Heritage Open Days tend to be one of the busiest times of the year for us – we open for two weekends, entirely for free to the public. It takes a lot of planning, and recruiting and training volunteers to make this possible, so the run-up is generally pretty hectic.
This year, we opened the two-week event with the Lord Mayor’s visit to receive the annual rent: custom has it that the Trust pays the City the rent of a loaf of bread in gratitude for having received the building into their care. We do this annually, and our trustees dress up as Tudor merchants to welcome the Lord Mayor and his or her consort. Tuckers Hall, our close neighbours and fellow Tudor Merchant site in Exeter, sent their representatives to join the celebration, and it’s always a lovely kick-off for Heritage Open Days. With fresh bread and a glass of wine the occasion always drives home how lucky we are to be caretakers of such a wonderful building.
Each year, there is a different theme for Heritage Open Days (or HODs, as we call them). This year’s theme was “Edible England”, and we had Devon & Exeter Medical Heritage Trust supporting us with their wonderful session on herbal remedies: visitors could handle medical instruments and learn about people’s ailments, as well as how those ailments were treated. As trustee director of the medical trust, I get excited when we have the chance to get our medical tools out and show them to our visitors. Let them guess what some of them were used for – not always easy, I assure you.
During the heritage week, our partner organisation, Exeter Community Centre, ran a series of newly scripted and rehearsed walking tours. Thriving Communities Fund has generously supported our partnership to recruit and train new volunteers, and it is gratifying to see the fruits of our labour come to life in this way. These tours are a new way to explore the area, and a great chance for people to connect with their heritage, neighbourhood, and not least neighbours.
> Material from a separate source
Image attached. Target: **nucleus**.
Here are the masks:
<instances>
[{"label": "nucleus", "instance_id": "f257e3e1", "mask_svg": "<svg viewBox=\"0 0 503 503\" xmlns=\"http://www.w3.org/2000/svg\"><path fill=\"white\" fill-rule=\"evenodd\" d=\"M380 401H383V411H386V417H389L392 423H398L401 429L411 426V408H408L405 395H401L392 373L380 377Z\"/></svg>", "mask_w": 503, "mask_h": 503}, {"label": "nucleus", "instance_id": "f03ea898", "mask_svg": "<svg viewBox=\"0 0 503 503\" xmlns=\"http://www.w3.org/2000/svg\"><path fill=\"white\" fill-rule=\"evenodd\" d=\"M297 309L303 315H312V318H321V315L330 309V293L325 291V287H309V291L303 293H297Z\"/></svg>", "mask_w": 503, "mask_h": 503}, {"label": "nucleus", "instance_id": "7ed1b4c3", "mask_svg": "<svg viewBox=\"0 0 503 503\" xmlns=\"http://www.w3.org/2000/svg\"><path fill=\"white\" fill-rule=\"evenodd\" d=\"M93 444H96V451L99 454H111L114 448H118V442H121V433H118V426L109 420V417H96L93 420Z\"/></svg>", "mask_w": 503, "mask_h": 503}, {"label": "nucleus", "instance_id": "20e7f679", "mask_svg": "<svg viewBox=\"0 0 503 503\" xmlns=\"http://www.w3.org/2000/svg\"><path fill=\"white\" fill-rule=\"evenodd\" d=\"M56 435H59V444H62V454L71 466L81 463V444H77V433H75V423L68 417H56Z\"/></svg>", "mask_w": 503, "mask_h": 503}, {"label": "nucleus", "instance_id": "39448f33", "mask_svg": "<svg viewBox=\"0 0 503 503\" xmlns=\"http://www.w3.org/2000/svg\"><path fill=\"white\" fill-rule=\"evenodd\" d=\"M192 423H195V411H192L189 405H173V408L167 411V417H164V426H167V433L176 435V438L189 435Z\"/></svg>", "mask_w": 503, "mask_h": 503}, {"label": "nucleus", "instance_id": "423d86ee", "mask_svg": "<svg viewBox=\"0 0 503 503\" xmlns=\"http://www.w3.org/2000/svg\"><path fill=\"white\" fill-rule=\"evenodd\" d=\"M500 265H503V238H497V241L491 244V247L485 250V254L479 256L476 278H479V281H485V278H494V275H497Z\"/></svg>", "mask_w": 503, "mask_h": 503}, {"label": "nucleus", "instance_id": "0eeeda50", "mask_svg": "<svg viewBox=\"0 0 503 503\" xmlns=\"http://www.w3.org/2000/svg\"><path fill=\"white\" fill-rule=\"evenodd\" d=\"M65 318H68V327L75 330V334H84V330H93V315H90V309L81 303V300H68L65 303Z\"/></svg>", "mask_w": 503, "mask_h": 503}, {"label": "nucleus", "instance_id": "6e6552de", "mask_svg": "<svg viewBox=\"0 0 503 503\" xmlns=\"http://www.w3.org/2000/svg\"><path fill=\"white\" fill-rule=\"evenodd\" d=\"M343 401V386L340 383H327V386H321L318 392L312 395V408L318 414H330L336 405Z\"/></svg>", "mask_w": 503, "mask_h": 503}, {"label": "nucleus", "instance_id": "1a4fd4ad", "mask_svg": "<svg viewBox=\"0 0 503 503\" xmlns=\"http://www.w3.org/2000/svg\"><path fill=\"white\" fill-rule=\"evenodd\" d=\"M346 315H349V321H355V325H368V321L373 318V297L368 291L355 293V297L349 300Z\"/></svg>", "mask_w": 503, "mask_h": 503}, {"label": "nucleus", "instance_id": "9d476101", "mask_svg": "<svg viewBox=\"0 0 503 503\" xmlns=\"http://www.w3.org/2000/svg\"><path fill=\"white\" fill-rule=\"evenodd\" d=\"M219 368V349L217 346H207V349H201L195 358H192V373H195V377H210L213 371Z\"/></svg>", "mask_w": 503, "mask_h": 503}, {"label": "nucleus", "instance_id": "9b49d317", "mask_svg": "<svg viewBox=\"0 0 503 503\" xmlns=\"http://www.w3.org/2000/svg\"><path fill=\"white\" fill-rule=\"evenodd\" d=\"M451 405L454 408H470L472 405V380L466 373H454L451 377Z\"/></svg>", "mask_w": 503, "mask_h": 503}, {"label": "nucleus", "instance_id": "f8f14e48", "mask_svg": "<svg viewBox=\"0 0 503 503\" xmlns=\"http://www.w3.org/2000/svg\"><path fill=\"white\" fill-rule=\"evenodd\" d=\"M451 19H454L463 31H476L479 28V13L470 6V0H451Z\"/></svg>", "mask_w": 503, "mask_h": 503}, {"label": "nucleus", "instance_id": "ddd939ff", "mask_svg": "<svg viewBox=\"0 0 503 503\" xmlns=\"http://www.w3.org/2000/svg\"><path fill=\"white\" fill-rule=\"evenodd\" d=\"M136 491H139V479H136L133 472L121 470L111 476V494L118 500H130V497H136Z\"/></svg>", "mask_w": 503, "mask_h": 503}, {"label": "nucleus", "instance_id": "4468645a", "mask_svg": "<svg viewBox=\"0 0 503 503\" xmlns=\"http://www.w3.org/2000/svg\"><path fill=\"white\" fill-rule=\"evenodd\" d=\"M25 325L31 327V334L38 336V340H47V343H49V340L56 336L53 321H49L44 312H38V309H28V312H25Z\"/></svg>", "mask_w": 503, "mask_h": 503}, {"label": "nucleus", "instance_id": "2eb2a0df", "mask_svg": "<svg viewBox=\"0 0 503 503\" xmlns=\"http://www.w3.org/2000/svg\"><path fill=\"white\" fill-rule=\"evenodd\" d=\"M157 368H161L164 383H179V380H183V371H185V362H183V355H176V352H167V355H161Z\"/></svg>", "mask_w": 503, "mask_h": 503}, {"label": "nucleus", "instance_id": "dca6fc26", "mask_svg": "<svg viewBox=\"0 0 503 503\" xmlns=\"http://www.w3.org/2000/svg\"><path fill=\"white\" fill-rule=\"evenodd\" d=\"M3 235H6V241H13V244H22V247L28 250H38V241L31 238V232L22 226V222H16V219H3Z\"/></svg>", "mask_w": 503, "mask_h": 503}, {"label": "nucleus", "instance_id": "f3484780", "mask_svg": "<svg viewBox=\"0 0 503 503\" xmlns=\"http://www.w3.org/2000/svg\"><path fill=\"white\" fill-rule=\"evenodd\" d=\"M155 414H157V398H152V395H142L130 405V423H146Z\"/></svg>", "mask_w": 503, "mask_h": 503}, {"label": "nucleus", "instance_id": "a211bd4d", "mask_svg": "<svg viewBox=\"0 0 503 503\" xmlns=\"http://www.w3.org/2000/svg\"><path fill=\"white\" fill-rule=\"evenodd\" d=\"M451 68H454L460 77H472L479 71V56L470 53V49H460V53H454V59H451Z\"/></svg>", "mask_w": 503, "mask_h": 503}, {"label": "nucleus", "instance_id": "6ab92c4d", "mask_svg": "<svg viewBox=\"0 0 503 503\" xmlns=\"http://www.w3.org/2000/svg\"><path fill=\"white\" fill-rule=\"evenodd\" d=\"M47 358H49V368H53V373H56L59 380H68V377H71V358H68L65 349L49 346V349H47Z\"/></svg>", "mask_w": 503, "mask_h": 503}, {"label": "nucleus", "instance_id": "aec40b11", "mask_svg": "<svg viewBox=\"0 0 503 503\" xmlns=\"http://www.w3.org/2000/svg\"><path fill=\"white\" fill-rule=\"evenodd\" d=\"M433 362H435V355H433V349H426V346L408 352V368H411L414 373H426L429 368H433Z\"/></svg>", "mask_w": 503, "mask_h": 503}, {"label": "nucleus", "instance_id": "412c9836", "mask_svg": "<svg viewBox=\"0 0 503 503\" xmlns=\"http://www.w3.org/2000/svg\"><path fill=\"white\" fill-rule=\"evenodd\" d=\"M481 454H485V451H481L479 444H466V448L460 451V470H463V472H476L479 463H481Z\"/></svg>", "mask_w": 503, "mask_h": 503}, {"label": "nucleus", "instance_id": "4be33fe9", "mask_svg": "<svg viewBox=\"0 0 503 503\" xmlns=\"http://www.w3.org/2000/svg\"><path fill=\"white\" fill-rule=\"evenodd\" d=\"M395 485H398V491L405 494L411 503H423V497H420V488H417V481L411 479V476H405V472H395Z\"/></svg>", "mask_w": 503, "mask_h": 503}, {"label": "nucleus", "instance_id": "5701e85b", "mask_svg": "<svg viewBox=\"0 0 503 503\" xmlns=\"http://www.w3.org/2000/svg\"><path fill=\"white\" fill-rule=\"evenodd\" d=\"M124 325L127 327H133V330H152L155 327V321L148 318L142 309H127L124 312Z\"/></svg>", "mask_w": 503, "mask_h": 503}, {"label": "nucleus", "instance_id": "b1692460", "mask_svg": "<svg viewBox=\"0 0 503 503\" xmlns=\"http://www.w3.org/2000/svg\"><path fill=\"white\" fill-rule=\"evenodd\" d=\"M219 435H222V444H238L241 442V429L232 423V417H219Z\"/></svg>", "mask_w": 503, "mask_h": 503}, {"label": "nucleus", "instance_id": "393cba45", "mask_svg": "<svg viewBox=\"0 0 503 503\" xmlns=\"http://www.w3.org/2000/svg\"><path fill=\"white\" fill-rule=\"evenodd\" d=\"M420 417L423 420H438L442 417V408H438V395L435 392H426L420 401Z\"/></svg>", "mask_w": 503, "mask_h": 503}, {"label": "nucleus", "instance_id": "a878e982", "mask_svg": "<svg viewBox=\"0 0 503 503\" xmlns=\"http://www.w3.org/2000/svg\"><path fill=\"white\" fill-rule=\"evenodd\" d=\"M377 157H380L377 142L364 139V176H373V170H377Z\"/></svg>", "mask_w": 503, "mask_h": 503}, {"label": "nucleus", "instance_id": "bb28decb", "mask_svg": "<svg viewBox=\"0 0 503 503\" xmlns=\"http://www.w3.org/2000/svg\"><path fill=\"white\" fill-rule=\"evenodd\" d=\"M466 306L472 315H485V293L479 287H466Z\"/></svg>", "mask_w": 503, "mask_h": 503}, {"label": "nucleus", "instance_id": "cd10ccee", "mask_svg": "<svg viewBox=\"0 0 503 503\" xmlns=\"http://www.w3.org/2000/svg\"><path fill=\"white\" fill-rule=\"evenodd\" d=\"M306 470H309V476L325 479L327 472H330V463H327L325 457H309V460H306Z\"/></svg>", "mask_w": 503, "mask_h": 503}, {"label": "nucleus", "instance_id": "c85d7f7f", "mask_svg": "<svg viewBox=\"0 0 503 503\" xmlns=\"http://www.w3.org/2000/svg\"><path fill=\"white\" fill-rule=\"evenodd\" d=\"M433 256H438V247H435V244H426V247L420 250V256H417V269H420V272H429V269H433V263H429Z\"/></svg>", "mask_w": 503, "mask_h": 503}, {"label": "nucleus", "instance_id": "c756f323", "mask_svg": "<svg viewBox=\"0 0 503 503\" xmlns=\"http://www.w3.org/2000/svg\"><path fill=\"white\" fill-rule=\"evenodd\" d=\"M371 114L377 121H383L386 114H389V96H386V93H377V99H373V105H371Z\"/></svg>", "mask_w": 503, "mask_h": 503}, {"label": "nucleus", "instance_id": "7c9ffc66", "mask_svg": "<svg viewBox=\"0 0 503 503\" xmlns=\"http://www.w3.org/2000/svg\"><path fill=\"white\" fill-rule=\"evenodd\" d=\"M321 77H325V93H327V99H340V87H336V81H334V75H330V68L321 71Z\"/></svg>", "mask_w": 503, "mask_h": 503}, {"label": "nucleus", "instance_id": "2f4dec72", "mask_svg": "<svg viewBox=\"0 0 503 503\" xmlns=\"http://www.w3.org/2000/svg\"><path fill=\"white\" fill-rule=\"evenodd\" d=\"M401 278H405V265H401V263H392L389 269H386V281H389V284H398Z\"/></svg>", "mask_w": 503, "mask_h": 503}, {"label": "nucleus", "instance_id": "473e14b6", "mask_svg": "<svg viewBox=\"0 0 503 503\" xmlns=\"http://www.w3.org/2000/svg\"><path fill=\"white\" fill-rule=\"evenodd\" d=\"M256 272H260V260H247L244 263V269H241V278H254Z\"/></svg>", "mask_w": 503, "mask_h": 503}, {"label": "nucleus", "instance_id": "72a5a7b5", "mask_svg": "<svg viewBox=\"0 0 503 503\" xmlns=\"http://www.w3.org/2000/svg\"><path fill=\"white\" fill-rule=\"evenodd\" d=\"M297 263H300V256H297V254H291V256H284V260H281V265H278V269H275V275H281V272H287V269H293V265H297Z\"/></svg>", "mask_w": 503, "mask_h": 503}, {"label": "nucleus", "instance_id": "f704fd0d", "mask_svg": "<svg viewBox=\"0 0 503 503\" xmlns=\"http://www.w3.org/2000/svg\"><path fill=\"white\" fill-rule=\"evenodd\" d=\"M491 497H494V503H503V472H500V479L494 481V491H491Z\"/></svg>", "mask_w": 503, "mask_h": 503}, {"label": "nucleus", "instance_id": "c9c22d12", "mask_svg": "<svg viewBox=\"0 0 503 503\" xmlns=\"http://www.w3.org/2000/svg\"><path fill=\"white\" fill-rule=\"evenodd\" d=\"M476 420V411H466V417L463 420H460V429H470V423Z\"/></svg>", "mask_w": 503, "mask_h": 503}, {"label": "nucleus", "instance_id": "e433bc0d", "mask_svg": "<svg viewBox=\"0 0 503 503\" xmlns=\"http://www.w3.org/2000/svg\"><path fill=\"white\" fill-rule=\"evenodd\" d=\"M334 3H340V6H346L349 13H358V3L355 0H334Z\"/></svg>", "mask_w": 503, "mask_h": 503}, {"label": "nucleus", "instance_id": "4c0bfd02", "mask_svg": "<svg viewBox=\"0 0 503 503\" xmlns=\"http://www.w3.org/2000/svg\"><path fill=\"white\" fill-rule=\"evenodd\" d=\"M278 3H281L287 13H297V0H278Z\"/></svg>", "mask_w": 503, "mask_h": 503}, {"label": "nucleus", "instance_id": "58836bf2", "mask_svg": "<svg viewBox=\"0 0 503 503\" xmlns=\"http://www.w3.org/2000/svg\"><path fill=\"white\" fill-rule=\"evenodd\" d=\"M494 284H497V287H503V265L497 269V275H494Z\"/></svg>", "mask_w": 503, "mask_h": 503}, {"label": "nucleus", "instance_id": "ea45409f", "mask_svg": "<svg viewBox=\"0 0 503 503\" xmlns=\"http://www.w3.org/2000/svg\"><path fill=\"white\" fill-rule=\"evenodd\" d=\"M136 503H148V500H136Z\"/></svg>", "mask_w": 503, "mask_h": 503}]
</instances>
Then we followed an invitation to give a talk on Tudor food at Powderham Castle, so off we went to set up in their dining hall. One of the nicest and most impressive places we’ve given a presentation in recent days, and our audience was excited and interested. They engaged with our speaker, Sally Dyer, to learn more about our Tudor cooking sessions at the priory on the second HODs Sunday and later in the year. Sally’s sessions are immensely popular, and I am starting to wonder if we shouldn’t start giving proper workshops. What d’you think?
Following hard on the heels of HODs came an un-looked-for event that was nevertheless much fun to attend. Ever heard of European Researchers Night? Well, it’s a European-funded and Europe-wide project run in Exeter by the University. The concept is to engage the public in original research for a day and a night. Two years ago, a good friend of mine from Uni got in touch with me to tell me about her new job as community outreach lead and to see if we could somehow work together on European Researchers Night. Then the pandemic happened, and that was that. But all the planning was not in vain, and for this year, the team decided to use Maketank on Paris Street as a venue. I was invited along to present and trial our “Hidden Exeter” walking app, which we have been developing together with the University. So Jess, one of our excellent student interns, and I turned up to a lovely and enthusiastic group of people, who we introduced to the app and then sent off to try it out. We are waiting for the survey data to come through, so we can make sure the app hits just the right spot with people. Do trial the current trail yourself – it’s free and very cleverly done. Just download the “Hidden Exeter” app, press play, and enjoy. I’ll be sure to mention the launch of the St Nicholas Priory trail as soon as it is ready for release.
Now I better return to planning our exhibition of original artwork by Sarah Spencer later this month. You’ll have seen her working away at her paintings during our Tudor re-enactment (the young woman in the artist’s hat, ha), and I better have everything ready for her when she’s back from her research trip in Venice (some people have all the luck, don’t you think). I’ll tell you more about this exciting new exhibition in the next instalment.